### Exercise brief
Reproduce the captions of the records word for word, from the record with "Đúc tượng truyền thần" through the record with "Toyota Avensis - 12", including both. Leave the pictures out of your answer.

### Records to process
::::::::::

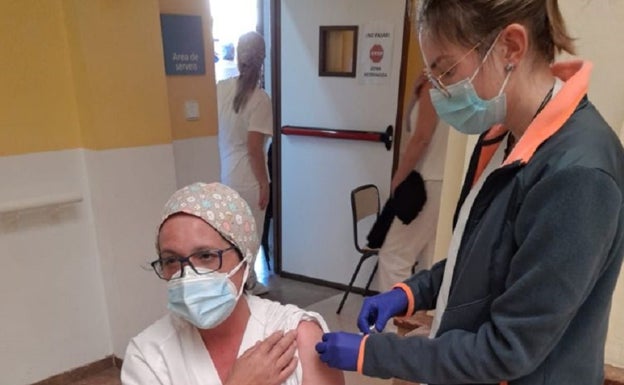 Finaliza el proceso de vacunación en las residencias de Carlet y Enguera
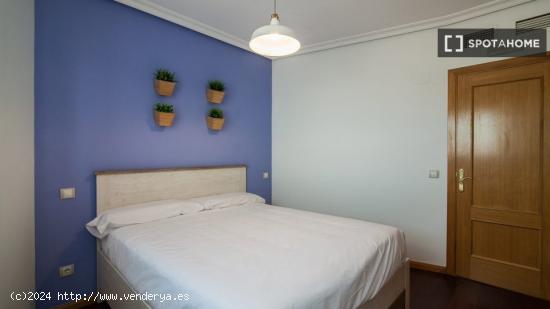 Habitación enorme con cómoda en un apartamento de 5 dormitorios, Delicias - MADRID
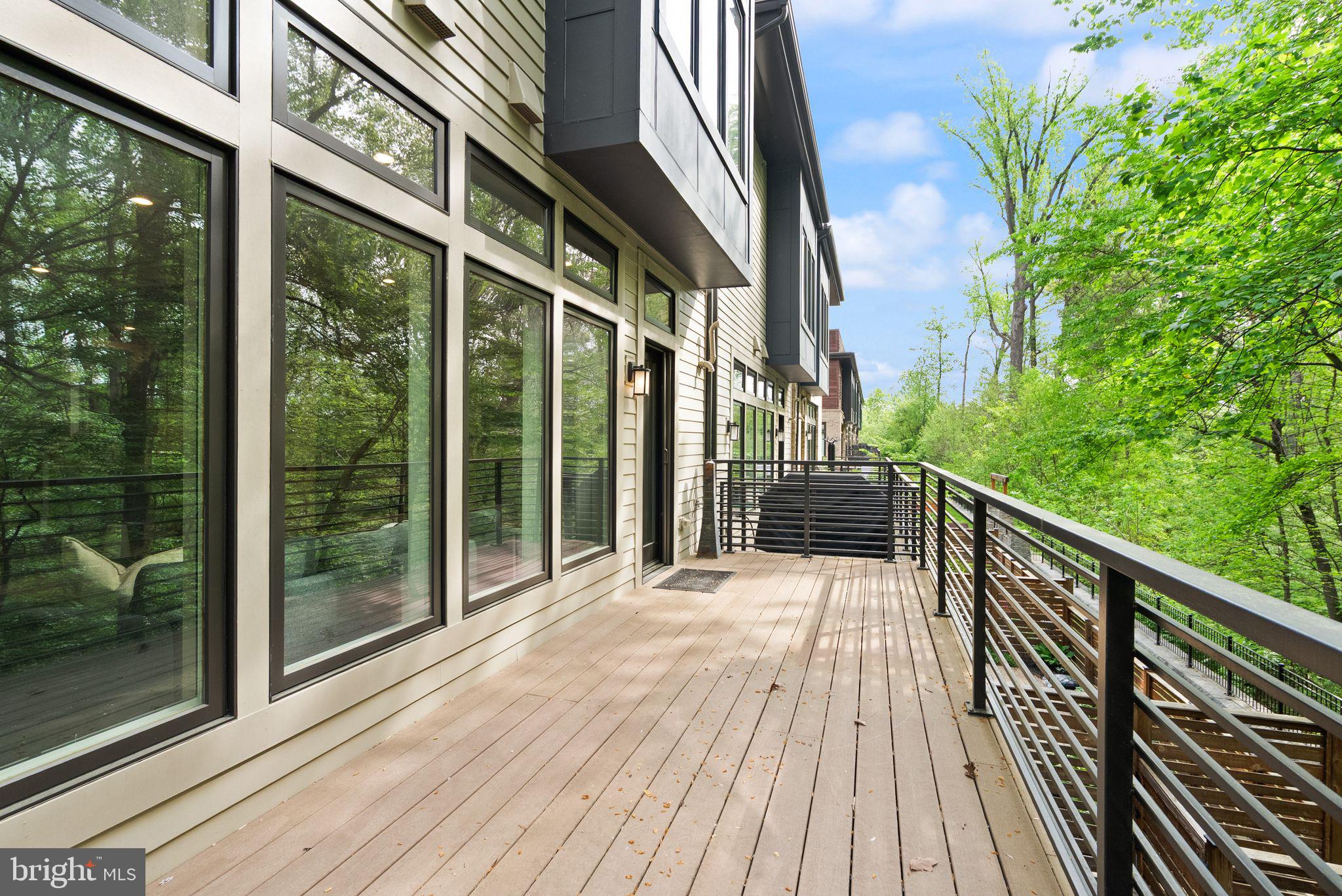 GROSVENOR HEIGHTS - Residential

::::::::::

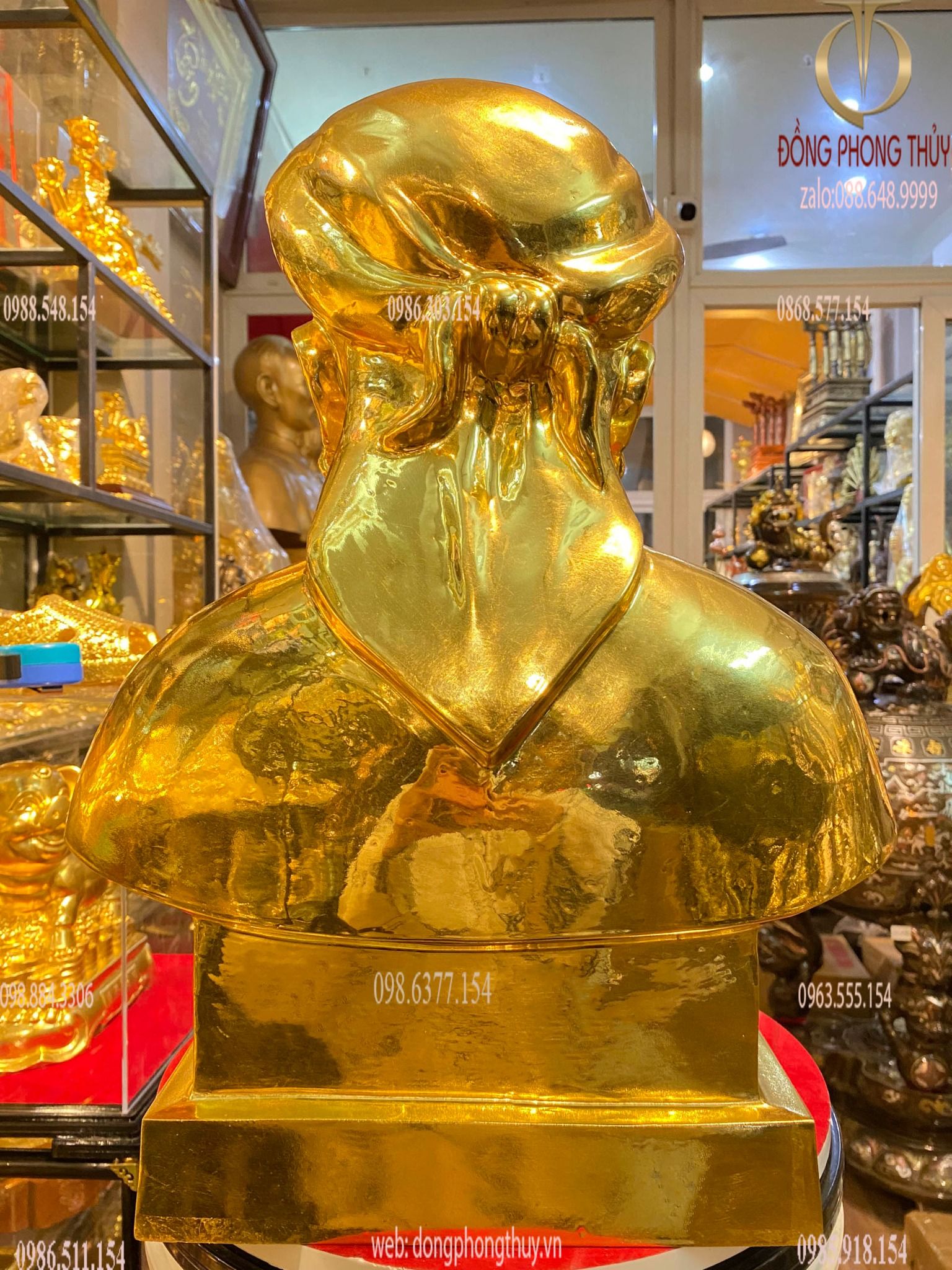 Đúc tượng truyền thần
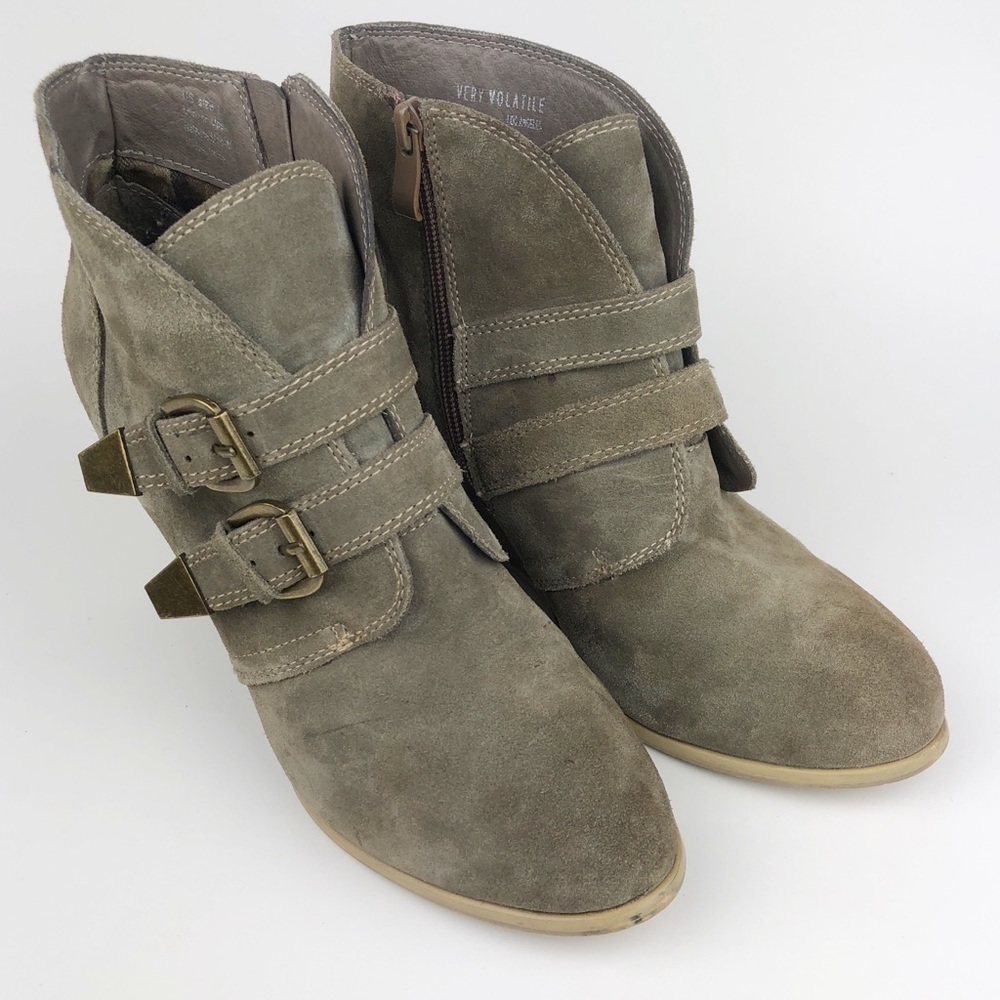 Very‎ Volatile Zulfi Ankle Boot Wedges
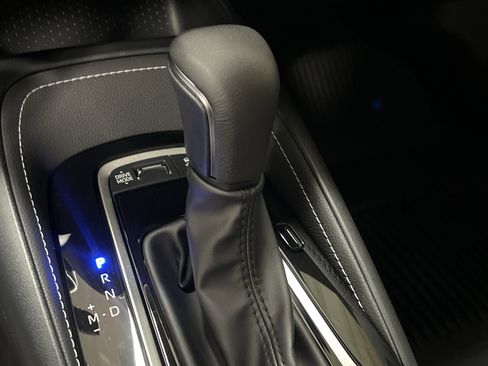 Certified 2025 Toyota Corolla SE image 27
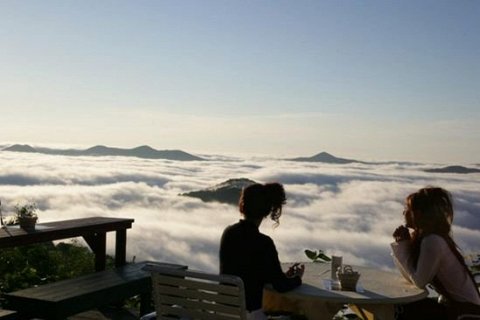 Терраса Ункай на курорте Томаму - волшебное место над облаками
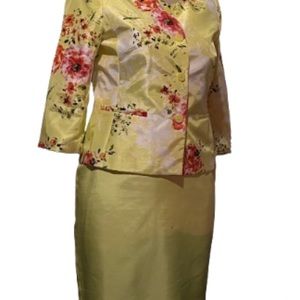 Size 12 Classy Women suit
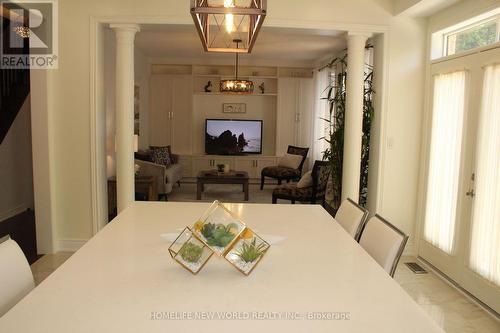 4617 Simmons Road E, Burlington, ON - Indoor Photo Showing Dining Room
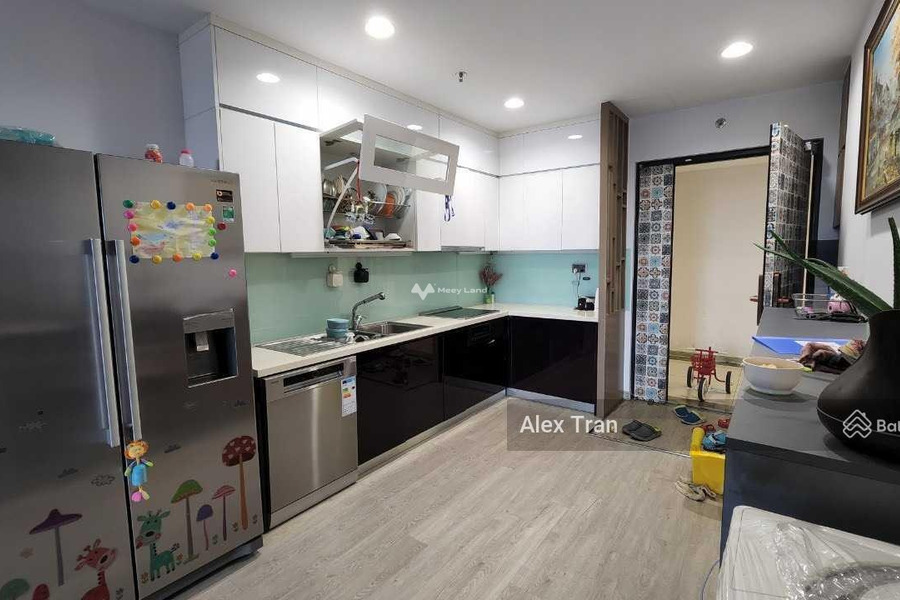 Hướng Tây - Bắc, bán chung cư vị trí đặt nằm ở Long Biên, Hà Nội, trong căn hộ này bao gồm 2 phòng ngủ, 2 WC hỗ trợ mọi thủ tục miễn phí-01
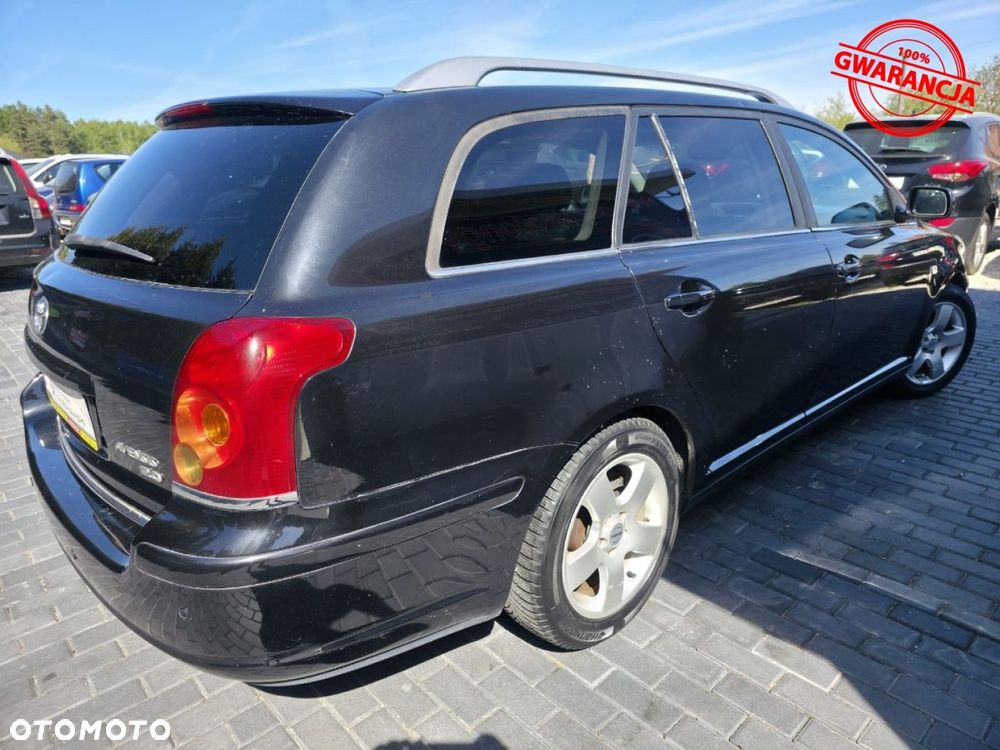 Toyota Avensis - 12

::::::::::

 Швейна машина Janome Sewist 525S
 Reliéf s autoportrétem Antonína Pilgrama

::::::::::

### Response
 Đúc tượng truyền thần
 Very‎ Volatile Zulfi Ankle Boot Wedges
 Certified 2025 Toyota Corolla SE image 27
 Терраса Ункай на курорте Томаму - волшебное место над облаками
 Size 12 Classy Women suit
 4617 Simmons Road E, Burlington, ON - Indoor Photo Showing Dining Room
 Hướng Tây - Bắc, bán chung cư vị trí đặt nằm ở Long Biên, Hà Nội, trong căn hộ này bao gồm 2 phòng ngủ, 2 WC hỗ trợ mọi thủ tục miễn phí-01
 Toyota Avensis - 12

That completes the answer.